Technical overview
------------------

This library is implemented using `JAX <https://jax.readthedocs.io/en/latest/>`_, which combines a NumPy-like API with automatic differentiation and support for GPU acceleration. The library is designed to be modular and extensible, and to be used in conjunction with existing tools in the Python ecosystem. The library is currently under active development, and is not yet ready for use outside of research and development.

``functional`` and ``nn``: composable differentiable functionals
^^^^^^^^^^^^^^^^^^^^^^^^^^^^^^^^^^^^^^^^^^^^^^^^^^^^^^^^^^^^^^^^

The ``functional`` module provides a set of composable differentiable functionals, which can be used to construct differentiable programs. Common steps in a functional neuroimaging workflow are provided as pre-defined functionals, including (among others):

* ``cov`` : Covariance estimation: empirical covariance, Pearson correlation, partial correlation, conditional correlation, and others
* ``fourier`` : Frequency-domain operations, such as temporal filtering
* ``graph`` : Graph-theoretic operations, such as graph Laplacian estimation and community detection
* ``interpolate`` : Methods for temporal interpolation over artefact-contaminated time frames
* ``kernel`` : Similarity kernels and pairwise distance metrics
* ``resid`` : Residualisation and regression
* ``semidefinite`` : Projection between the positive semidefinite cone and tangent spaces
* ``sphere`` : Operations on spherical approximations to the cortex, such as geodesics and spherical convolution

The ``nn`` module provides a set of neural network layers that can be used to construct differentiable programs. These layers provide an alternative API to the ``functional`` module and also include more complicated parameterised functionals. They are implemented using the JAX-based `Equinox <https://docs.kidger.site/equinox/>`_ library.

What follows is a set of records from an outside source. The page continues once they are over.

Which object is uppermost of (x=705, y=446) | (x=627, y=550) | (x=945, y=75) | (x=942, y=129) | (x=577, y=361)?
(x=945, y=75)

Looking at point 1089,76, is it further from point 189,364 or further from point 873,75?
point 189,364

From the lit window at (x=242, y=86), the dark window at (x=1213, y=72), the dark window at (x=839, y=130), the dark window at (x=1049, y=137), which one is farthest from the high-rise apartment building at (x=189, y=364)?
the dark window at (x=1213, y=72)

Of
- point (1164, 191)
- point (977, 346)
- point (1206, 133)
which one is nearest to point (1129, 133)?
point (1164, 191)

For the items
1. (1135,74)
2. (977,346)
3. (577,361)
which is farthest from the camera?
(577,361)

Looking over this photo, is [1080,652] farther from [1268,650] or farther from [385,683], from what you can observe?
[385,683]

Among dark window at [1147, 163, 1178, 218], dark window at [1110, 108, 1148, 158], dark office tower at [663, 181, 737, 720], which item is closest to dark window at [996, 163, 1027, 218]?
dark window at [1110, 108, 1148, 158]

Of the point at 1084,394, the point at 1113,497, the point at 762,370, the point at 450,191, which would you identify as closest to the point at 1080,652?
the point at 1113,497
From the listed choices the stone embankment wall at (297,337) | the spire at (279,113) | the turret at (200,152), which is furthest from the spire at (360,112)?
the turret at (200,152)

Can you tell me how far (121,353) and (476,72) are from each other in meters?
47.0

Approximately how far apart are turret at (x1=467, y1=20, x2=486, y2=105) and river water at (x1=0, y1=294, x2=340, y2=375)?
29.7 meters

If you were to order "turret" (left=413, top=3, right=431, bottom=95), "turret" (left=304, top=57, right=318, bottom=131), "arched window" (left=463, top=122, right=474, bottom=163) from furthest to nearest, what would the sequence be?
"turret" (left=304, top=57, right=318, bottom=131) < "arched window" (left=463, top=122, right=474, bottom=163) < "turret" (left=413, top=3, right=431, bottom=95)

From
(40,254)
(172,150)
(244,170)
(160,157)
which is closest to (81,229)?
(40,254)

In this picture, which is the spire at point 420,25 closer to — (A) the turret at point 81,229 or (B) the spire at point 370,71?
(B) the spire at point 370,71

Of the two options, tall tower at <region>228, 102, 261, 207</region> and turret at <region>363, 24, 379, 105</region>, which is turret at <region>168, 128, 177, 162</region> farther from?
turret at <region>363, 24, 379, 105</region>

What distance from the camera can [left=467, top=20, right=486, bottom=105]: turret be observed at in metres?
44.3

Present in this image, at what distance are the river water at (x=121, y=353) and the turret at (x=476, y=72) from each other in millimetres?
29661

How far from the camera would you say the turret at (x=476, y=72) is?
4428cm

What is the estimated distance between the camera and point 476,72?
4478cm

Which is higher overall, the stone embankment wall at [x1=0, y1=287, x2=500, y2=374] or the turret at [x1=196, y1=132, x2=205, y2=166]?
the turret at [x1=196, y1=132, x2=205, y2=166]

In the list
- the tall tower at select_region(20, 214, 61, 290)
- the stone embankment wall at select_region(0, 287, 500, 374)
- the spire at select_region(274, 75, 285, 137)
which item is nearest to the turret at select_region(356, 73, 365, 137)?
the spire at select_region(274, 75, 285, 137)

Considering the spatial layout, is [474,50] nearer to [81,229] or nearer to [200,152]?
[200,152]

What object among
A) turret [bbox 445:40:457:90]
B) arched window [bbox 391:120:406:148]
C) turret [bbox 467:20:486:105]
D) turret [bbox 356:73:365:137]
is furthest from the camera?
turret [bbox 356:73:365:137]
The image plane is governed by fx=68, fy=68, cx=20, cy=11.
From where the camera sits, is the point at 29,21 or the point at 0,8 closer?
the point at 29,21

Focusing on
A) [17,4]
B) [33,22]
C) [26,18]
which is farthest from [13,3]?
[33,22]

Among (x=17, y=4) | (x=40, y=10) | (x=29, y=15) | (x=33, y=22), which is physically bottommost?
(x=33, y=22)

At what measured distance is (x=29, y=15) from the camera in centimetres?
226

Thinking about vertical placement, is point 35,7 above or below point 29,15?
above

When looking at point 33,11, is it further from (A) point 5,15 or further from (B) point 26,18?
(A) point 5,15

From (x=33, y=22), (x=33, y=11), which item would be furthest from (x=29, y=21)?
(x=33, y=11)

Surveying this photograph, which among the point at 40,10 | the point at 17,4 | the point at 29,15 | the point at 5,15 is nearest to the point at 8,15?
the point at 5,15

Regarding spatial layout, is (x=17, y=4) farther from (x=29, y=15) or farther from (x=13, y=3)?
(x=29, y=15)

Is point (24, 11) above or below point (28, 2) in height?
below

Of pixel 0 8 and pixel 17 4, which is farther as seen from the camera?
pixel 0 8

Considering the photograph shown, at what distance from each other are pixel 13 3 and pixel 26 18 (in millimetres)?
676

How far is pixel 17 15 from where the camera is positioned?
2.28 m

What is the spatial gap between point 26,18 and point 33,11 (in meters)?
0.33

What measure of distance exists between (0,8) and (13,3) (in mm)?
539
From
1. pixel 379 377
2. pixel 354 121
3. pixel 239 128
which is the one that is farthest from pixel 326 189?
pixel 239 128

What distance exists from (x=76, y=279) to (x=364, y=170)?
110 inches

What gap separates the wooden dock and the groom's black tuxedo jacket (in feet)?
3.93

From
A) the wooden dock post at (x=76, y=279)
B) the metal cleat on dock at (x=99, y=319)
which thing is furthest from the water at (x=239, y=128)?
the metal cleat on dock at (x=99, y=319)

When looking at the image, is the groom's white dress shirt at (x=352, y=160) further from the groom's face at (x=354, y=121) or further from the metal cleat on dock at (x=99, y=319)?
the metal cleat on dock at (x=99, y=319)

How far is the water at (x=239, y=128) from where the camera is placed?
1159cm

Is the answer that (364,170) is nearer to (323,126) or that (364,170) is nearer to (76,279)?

``init``: functional parameterisation
^^^^^^^^^^^^^^^^^^^^^^^^^^^^^^^^^^^^^

The ``init`` module provides mechanisms for parameterising differentiable functionals without learning. This includes a set of pre-defined parameterisations that incorporate domain knowledge from functional neuroimaging. These components can be used to implement pre-existing workflows or to learn a new workflow starting from a pre-existing one.

Parameterisation includes both initialisation and mapping to a constrained space. For example, the ``init.atlas`` module provides a set of parameterisations that correspond to different types of brain atlases, such as surface atlases, volumetric atlases, discrete parcellations, and probabilistic functional modes. Complementarily, the ``init.mapparam`` module uses transformations to constrain parameters to a particular subspace or manifold, such as the positive semidefinite cone, the sphere, or the probability simplex.

``loss``: learning signals
^^^^^^^^^^^^^^^^^^^^^^^^^^

The ``loss`` module provides a set of learning signals (i.e., loss functions) that can be used to train differentiable programs. Loss functions are designed for use in combination with `Equinox's filters <https://docs.kidger.site/equinox/api/filtering/filter-functions/>`_ and the excellent `optax library <https://optax.readthedocs.io/en/latest/>`_ for optimisation.

Loss functions are implemented compositionally using a functional API, and comprise two components: a *score function* and a *scalarisation*. The score function maps tensors from a differentiable program to a tensor of scores, and the scalarisation maps the scores to a scalar loss. The ``loss`` module provides a set of pre-defined score functions and scalarisations with applications in functional neuroimaging and beyond.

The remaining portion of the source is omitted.